* [Activity]:
Only one span of the material below is wanted. Output it exactly, from the line with "Peter Kay 'in" through the line with "Viki Pace-Smith, Agent in Chapel Hill, NC", without any pictures.

* [Dataset records]:
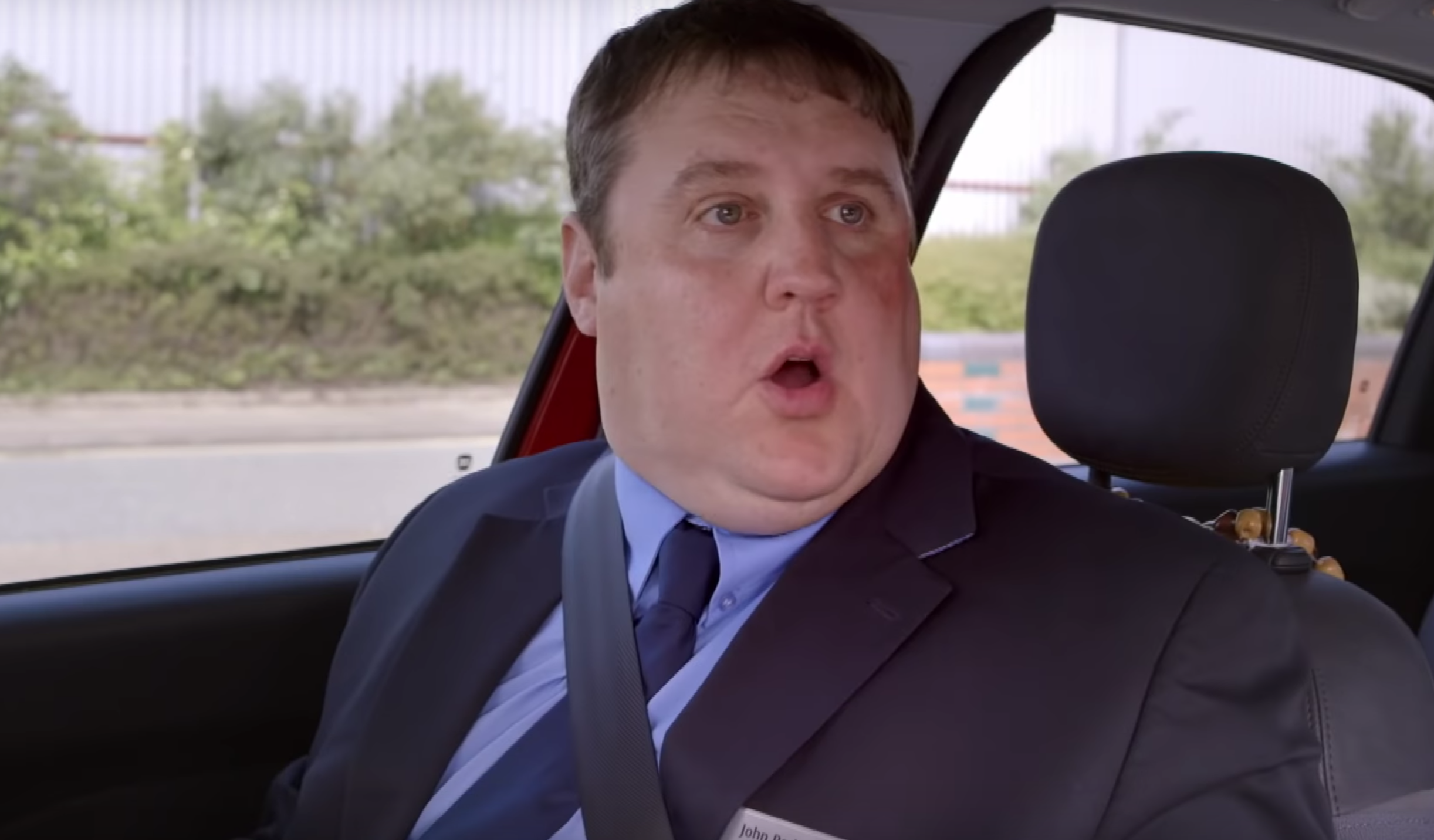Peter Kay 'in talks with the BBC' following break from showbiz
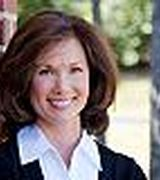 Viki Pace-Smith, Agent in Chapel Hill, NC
---
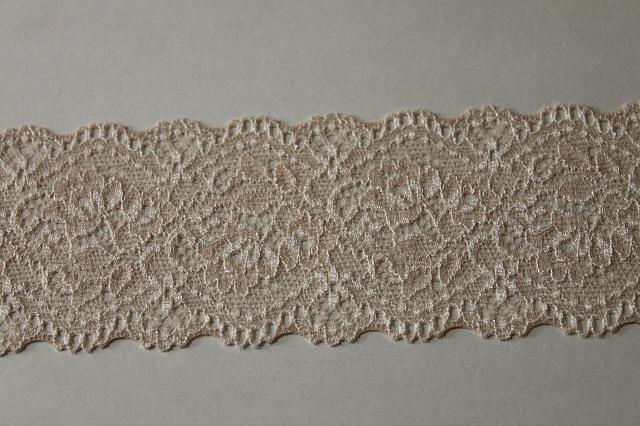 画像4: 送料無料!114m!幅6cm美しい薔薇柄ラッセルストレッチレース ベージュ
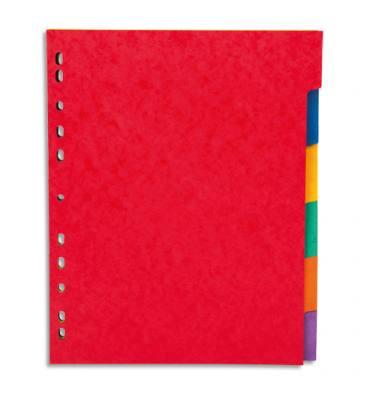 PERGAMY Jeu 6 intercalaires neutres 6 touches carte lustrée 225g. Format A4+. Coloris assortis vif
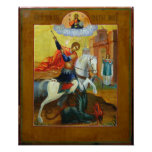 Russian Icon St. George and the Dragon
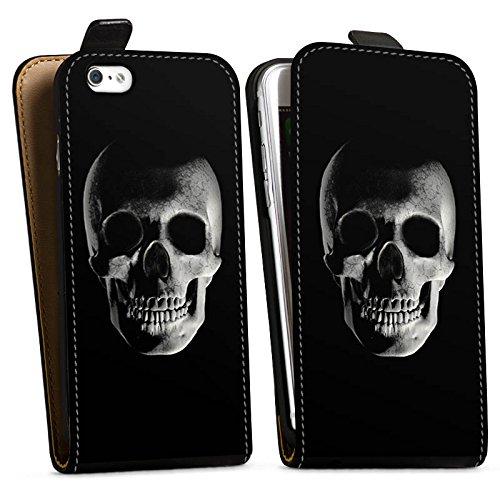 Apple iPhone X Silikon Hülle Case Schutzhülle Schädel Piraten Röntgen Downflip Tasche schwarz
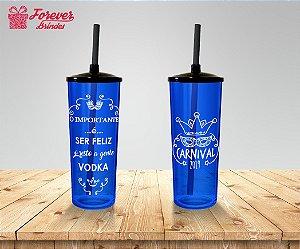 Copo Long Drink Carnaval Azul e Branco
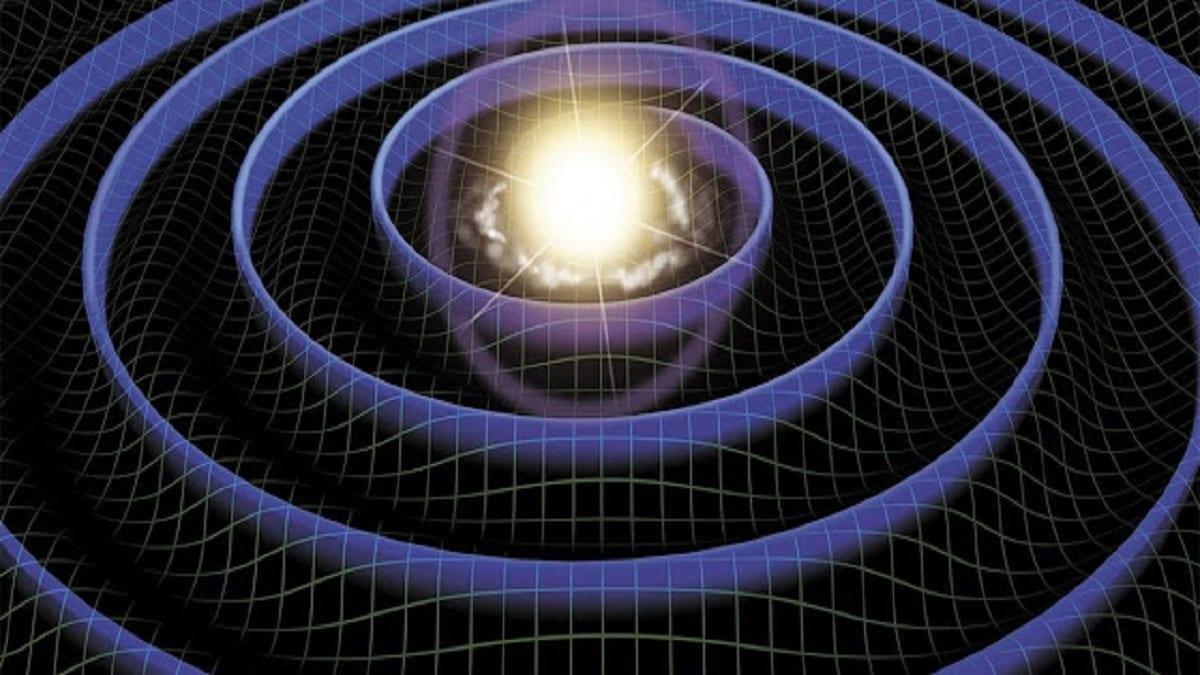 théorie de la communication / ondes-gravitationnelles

* [Completed task]:
Peter Kay 'in talks with the BBC' following break from showbiz
 Viki Pace-Smith, Agent in Chapel Hill, NC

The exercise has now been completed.